Don’t lie, become more interesting

Joey Garcia

My girlfriends and I were at Harlow’s having cocktails. I met this totally hot guy, so I thought I would hit it. I told him all kinds of lies: that I was a former stripper and Playmate, that I live part-time in Miami Beach, that I drive a Porsche and I went to UC Berkeley. But as the night went on I realized that I really liked him. He’s sweet, smart, loves kids (in real life I have two) and has a great job. We have the same interests and values. He asked for my number and we went out to dinner. I liked him even more. I don’t know how to tell him the truth. Any ideas?

Yes: Do psychic surgery on the part of your brain that thinks it’s fun to lie to people. It doesn’t matter whether you thought it was amusing; you should care about yourself and others enough to behave with respect.
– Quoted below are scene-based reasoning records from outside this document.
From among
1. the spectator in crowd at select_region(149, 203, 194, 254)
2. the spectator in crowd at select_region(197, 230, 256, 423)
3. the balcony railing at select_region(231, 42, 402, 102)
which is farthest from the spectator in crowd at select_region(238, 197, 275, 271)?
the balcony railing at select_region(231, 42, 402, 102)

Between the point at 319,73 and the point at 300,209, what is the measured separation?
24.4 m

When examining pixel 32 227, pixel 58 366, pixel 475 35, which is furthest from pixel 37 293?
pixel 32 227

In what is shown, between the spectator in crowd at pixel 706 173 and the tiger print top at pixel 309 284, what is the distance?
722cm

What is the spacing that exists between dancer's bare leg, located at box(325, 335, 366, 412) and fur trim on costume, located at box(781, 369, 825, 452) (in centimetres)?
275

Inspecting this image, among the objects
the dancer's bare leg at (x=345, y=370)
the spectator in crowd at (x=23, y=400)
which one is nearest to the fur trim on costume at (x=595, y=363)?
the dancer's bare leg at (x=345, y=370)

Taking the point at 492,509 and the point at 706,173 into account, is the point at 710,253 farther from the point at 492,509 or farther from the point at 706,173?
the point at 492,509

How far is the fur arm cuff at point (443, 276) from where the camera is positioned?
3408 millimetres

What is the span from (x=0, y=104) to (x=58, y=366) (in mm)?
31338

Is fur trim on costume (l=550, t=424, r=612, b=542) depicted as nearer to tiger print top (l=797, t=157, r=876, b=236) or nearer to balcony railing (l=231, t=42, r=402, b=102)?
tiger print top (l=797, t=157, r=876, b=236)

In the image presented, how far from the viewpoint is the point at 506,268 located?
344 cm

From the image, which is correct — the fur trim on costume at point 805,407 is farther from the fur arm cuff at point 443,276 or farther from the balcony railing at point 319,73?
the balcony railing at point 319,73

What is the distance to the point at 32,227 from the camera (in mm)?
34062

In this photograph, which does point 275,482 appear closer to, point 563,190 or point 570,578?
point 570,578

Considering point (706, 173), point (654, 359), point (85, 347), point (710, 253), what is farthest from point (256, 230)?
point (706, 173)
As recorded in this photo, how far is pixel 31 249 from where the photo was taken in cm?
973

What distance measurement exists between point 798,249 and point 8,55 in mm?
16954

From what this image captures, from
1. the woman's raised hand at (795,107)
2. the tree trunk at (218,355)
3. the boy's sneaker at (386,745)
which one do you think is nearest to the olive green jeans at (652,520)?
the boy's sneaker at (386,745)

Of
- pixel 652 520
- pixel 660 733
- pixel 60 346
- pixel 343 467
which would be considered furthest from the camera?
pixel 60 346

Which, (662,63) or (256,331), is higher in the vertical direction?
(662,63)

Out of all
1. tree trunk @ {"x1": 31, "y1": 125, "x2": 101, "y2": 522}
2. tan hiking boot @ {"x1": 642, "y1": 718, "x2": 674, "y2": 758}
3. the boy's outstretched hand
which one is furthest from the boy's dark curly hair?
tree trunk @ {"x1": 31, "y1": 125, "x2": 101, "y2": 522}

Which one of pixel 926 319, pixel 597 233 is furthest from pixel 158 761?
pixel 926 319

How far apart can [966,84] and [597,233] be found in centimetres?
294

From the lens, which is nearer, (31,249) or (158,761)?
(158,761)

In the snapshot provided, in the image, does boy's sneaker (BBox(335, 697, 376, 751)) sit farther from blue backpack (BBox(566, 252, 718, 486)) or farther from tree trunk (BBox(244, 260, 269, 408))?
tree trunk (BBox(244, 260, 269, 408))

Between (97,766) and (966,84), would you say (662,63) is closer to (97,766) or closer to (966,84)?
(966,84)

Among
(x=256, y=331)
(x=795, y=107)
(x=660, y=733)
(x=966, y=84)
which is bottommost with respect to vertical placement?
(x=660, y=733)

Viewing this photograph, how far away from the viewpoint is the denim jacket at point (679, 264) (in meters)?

Even if he was not so sweet, lies are not an acceptable way for adults to communicate.

Creating an alter ego means you are bored with your life and fear that others will think you’re boring. The energy you use to spin stories could be better spent taking classes to make you a more interesting person. A psychotherapist can help you with the underlying problem of low self-esteem.

I think you should confess your lies, preferably in person. Ask your guy if he would be willing to meet for coffee and a chat. Tell him why you lied and what the truth is about you. Then apologize without justifying your tall tales. Tell him how much it means to meet someone like him and ask him to give you another chance. If he is furious about the betrayal, take full responsibility. You need to prove that you are worthy of his trust.

I’m 23 and met this girl who I really liked. The feeling was mutual, so we started spending every day together after work. At first we would go out to eat, then we started doing the domestic thing—making dinner together, then watching a DVD. When it was time to go to bed, I would head home. We even started to meet for coffee every day before work. I was totally into her after a month, and told her. She told me we were just friends. She had been in an intense relationship in college and didn’t want anything serious. We haven’t even kissed, but I thought of her as my girlfriend. Now, she acts irritated when I call, argues about stupid stuff, and doesn’t want to hang out. I miss her. What can I do?

Respect her wishes. Don’t call anymore. If you’re tempted, dial your own digits and leave yourself a kind message. Find cool new coffeehouses to frequent alone or with a different friend. Reinvent your daily schedule by going for a walk after work or volunteering somewhere. Most of all, remember to allow future relationships to develop slowly. Jumping into a joined-at-the-rib routine doesn’t give your brain time to determine if the person you’re hanging with is right for you. Take care to always ask what your love interest is looking for in a relationship. If you do, and she insists that she only wants a casual connection, that’s your cue. Either stop dating or enjoy her company irregularly while you remain open to meeting the right partner.

Meditation of the week
Cheri Huber, a Zen Buddhist teacher, interprets Jesus’ invitation to “become as little children”: “He was talking about having as our primary identity the innocent heart, not the conditioned mind.” In the interior darkness of a mind bound by a socialized, conditioned belief system, what will it take for you to birth an innocent heart?